July 17th: World Day For International Justice


Governments, civil society organizations, legal associations, students and activists around the globe will celebrate World Day for International Justice on July 17th
Who:
Governments, civil society organizations, legal associations, students and activists around the globe will celebrate World Day for International Justice on July 17th.

What:
World Day for International Justice recognizes the nascent and strengthening system of international justice that has emerged since the Nuremburg and Tokyo Trials after World War II. Numerous efforts to provide justice and redress for the most unspeakable acts of inhumanity have brought forth increasingly powerful international justice mechanisms from the International Court of Justice, to the ad hoc tribunals of Rwanda and the former Yugoslavia and, as of July 1st of this year, the historic International Criminal Court (ICC).

Why:
The last century has been the bloodiest in human history with hundreds of millions of casualties of mass rape, forced expulsion, disappearances, torture, slavery and other assaults on human dignity.

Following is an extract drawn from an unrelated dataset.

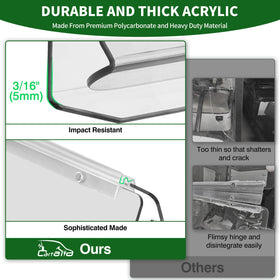 Cartalia 316-inch thick acrylic windshield highlights durability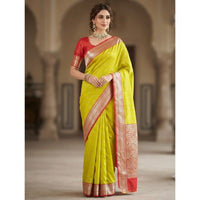 Traditional Zari Woven Kanchipuram Silk Saree.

A permanent deterrent to the architects of such horrific crimes was created on July 1st, 2002, when the jurisdiction of the ICC began. July 17th was chosen as the day to mark this occasion because it is the anniversary of the adoption of the Rome Statute, the treaty that created the ICC. Since that day in 1998, one hundred thirty-nine countries have signed the Courts treaty and nearly eighty States, representative of every region of the world, have ratified it.

The ICC is the first permanent and independent international judicial institution capable of trying individuals accused of the most serious violations of international humanitarian and human rights law, including the crimes of genocide, war crimes and crimes against humanity.